WRITTEN INSTRUCTION: Reproduce the lines of the records as a numbered list, from the line containing "At what distance" through the end of the records, including both ends and omitting blank lines.

'''

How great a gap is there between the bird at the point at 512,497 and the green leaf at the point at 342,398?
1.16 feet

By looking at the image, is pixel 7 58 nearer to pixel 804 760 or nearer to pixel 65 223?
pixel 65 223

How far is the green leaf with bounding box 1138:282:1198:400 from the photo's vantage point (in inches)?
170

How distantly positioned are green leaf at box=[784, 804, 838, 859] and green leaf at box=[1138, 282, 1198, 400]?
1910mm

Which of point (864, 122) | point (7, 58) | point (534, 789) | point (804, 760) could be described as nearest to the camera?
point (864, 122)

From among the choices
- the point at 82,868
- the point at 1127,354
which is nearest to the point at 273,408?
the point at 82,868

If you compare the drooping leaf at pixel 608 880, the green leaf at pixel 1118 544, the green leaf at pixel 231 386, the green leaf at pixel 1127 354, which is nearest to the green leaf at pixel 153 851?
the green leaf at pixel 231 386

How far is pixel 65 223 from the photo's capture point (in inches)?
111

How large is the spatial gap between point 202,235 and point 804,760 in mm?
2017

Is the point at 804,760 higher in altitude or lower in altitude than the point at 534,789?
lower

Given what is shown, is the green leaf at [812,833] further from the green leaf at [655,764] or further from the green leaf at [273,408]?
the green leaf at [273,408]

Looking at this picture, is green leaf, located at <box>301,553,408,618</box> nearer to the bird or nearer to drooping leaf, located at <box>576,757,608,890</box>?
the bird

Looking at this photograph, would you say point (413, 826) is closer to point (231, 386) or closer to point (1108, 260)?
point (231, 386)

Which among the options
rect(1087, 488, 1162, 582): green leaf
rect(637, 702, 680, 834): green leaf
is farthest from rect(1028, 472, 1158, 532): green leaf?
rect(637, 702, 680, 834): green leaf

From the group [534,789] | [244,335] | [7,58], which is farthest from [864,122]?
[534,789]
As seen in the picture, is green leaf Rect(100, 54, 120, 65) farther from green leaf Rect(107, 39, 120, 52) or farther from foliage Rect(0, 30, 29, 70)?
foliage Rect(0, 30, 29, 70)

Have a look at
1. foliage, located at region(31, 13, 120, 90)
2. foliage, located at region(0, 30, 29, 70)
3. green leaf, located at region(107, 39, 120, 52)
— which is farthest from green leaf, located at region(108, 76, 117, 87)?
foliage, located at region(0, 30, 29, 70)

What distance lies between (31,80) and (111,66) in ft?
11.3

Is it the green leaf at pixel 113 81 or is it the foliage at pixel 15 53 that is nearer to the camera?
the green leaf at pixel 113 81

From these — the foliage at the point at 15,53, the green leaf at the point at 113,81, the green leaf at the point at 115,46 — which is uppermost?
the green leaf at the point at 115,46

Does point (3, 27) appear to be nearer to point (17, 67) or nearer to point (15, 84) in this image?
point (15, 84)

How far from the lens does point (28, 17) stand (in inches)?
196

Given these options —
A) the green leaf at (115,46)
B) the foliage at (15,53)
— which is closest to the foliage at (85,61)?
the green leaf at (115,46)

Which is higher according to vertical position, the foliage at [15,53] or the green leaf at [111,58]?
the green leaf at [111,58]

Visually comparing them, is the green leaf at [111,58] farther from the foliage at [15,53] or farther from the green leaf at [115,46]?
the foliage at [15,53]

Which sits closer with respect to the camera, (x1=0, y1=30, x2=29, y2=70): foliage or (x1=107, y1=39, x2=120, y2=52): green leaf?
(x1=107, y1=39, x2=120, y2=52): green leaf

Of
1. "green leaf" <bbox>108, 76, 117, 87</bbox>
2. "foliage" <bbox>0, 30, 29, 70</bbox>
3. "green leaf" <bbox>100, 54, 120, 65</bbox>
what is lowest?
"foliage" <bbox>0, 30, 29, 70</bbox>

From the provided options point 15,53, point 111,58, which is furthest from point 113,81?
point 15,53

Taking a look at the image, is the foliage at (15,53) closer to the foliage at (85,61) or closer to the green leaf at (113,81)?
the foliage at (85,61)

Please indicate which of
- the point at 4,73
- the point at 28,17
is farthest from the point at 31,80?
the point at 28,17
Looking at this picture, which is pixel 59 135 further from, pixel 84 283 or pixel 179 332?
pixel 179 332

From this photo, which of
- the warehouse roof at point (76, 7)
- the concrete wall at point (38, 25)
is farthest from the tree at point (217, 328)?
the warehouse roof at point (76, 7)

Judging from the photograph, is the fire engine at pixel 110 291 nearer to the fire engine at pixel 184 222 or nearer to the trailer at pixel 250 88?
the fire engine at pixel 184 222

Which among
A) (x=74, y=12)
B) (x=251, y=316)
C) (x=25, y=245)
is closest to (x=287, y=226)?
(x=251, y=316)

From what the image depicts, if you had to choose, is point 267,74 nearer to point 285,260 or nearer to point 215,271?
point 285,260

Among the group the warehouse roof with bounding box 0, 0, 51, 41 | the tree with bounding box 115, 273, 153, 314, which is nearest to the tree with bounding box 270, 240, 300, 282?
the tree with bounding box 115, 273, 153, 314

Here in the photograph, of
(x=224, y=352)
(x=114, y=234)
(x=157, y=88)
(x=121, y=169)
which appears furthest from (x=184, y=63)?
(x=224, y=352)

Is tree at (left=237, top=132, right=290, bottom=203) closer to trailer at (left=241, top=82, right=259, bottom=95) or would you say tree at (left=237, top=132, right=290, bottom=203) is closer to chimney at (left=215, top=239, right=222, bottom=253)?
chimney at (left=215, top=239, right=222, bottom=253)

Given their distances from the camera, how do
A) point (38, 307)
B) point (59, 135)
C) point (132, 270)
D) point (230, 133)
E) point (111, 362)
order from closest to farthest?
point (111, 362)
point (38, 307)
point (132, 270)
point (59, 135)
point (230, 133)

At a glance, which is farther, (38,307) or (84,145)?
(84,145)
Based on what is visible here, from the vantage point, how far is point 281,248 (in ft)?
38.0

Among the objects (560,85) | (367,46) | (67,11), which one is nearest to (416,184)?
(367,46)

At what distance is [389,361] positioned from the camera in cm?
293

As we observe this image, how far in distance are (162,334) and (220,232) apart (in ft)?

'''

ANSWER TO THE TASK:
1. At what distance is [389,361] positioned from the camera in cm?
2. 293
3. As we observe this image, how far in distance are (162,334) and (220,232) apart (in ft)?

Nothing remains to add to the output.